Given the Raspberries ...

IT has taken years for certain natural phenomena of New England to associate themselves in my head with specific dates. It was nearly 10 years in Boston before the fact of foliage season generally peaking around Columbus Day, the second weekend in October, became fixed in my consciousness; and it was a bit longer than that before it fully registered that it is pointless to put away one's wool suits for the season until the second week in June.

And so, having finally hit upon the last Saturday in July as the date to count on for my annual raspberrying expedition, I was somewhat dismayed to hear, when I called the tape-recorded report at the pick-your-own berry farm the Thursday before, that it would be "the last raspberries of the season" that would be available for picking the following morning. And though the farm would be open from 8 a.m. on Saturday morning, too, there were no promises as to how long the raspberries would last.
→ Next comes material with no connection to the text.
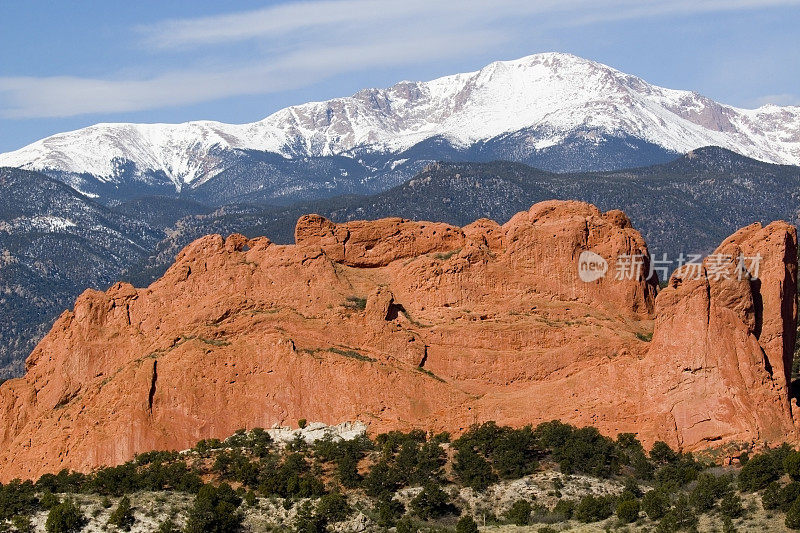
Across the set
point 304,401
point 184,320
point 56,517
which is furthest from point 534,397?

The cheerful

recorded voice went on about blackberries and peaches and other delights, but for me, these were mere sideshows.

This was clearly a raspberry emergency. I knew I had to be out at the farm when it opened at eight Friday morning.
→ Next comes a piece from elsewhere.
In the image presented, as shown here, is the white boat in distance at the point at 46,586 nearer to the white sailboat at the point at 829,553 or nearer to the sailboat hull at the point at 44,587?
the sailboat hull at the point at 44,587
It was a beautiful drive through the summer morning - the early sunbeams raking across the stone walls and catching the flowers, wild and otherwise, blooming nonchalantly along the road. At a time like this one is grateful for the compactness of New England: One travels from city to suburb to countryside here in fewer miles than it can take to get out of the parking lot out West.
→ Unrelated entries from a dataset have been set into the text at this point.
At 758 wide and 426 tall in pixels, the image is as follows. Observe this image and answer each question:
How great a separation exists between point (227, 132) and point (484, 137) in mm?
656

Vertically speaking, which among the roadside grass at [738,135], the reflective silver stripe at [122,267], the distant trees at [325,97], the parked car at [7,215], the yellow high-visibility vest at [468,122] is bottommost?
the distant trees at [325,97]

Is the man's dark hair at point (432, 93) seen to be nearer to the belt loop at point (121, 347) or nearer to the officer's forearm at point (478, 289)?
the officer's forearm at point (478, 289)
The woman behind the counter when I got to the farm looked a little skeptical when I arrived and expressed interest in raspberries, but she did give me a box - a box for strawberries - and directed me out to the appropriate part of the farm.

There, alone except for the company of the assiduous bumblebees, I contemplated the lessons of the berry patch.

The first, of course, is carpe diem, seize the day, even when it turns out to have to be Friday instead of Saturday: The ripe berries must be picked and eaten now; to have no time for them would be to be out of sync with the natural world.

A second lesson is how easy the berries really are to find, even at the end of the season. If none are in plain view, simply lifting a branch or dropping to one's knees may provide all the fresh perspective one needs to find the little red jewels. This may be a hint for a journalist looking to round up more than the usual sources, or for anyone searching for new ideas, for fresh inspiration when one's thoughts seem pretty well picked over.

But if there is a single most important lesson in the raspberry patch it is the rightness of ripeness: the way the berry simply comes away from the plant when one grasps it ever so gently, if it is ripe, but hangs on, ever so subtly, if it is not. When the berry is not ripe for you, it must be left to whatever pickers may come after. There is no point in picking the unripe berry - or in forcing a decision prematurely, or in taking that which is not intended for us, or in acting before the moment is right .

The rightness of ripeness is a phenomenon not unique to raspberries: One experiences it with apples, peaches, other berries. But it is most perfectly expressed by the raspberry, which leaves behind on the bush everything but its pure red edible self.